We found that, with common tissue segmentation techniques such as SPM5 on T1-weighted images, a considerable portion of CSF may be excluded and this constitutes a source of systematic error in the ICV estimation. We applied different settings based on several studies that compared different automated ICV measurement methods (Acosta-Cabronero et al., 2008; Hartley et al., 2006; Pengas et al., 2009). Pengas et al. (2009) reported that either proton density (PD) or T2-weighted images were least susceptible to atrophy in semantic dementia in the ICV estimation. However, there are two reasons which limit the use of these methods for measuring intracranial volume: (i) most MR image processing methods developed so far are based on the T1-weighted sequence; (ii) PD and T2-weighted images are not available in all databases, and the T1-weighted sequence is the most commonly available image acquisition, particularly when MRI was mainly acquired to provide higher anatomical resolution for co-registration with PET or SPECT images. The comparisons of conventional methods for estimating ICV showed that none of them yielded consistent results across different scanners. For example, the intracranial mask could extend into dura mater and bone, include the orbital fat or eyeballs or exclude portions of cerebellum.
Reverse template brain masking methods have been used in other studies of data acquired at one field strength only (Ishii et al., 2006; Quarantelli et al., 2002; Driscoll et al., 2009; Resnick et al., 2009). To address the problems described in this study, we propose an automated measure of ICV using a standard mask in MNI space derived from MNI's tissue probability maps, and inverse transformations to warp the standard-space brain mask to each image in native space. Automated measures of ICV with the proposed method are highly consistent with manual total intracranial volume (ICC = 0.99).
The delineation of the intracranial portion of a brain image as provided by the RBM method has two uses in MR images analysis. The first use is as an efficient, robust estimate of ICV for serving as a covariate or normalization factor in morphometric analyses of regional and whole brain volumes, much in the same manner as a manually measured ICV but obtained rapidly and without user intervention. In addition, this method has the potential to be used as a skull stripping method during pre-processing for image registration in brain morphometry (Heckemann et al., 2006).
3The ADNI was launched in 2003 by the National Institute on Aging (NIA), the National Institute of Biomedical Imaging and Bioengineering (NIBIB), the Food and Drug Administration (FDA), private pharmaceutical companies and non-profit organizations, as a $60 million, 5-year public-private partnership. The Principal Investigator of this initiative is Michael W. Weiner, M.D., VA Medical Center and University of California-San Francisco. ADNI is the result of efforts of many co-investigators from a broad range of academic institutions and private corporations, and subjects have been recruited from over 50 sites across the United States and Canada.

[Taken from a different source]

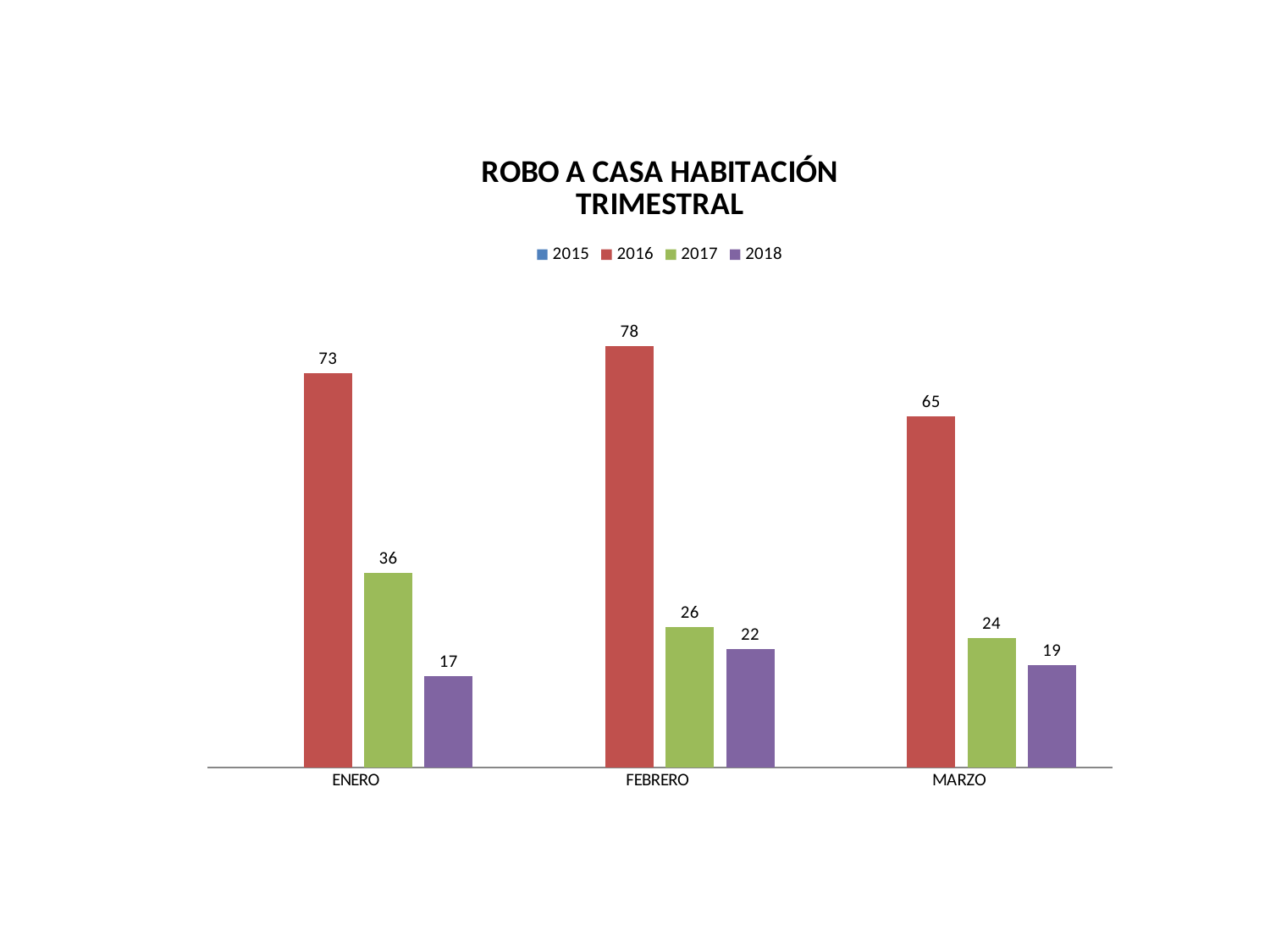
In which month is the 2016 value highest? FEBRERO What is the value for 2016 in ENERO? 73 In which month is the 2018 value lowest? ENERO Which is larger, the 2017 value in ENERO or the 2017 value in MARZO? ENERO What kind of chart is this? bar chart What is the value for 2017 in FEBRERO? 26 What is the title of the chart? ROBO A CASA HABITACIÓN TRIMESTRAL How many series does the legend list? 4 What is the difference between the 2016 and 2017 values in ENERO? 37 What is the difference between the 2016 values for FEBRERO and MARZO? 13 What is the value for 2018 in MARZO? 19 How many months are shown on the x axis? 3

4Since a tissue probability map may be shared by several clusters, the number of Gaussians used to represent the intensity distribution for each tissue classes can be greater than one. Default numbers of Gaussians used in SPM5 are two for grey matter (GM), two for white matter (WM), two for CSF, and four for everything else (Ashburner and Friston, 2005). We hypothesized that because of the intensity differences in intraventricular and cisternal CSF we found in 3T scanner data, the CSF intensity would be too variable to be well modeled by only two Gaussians.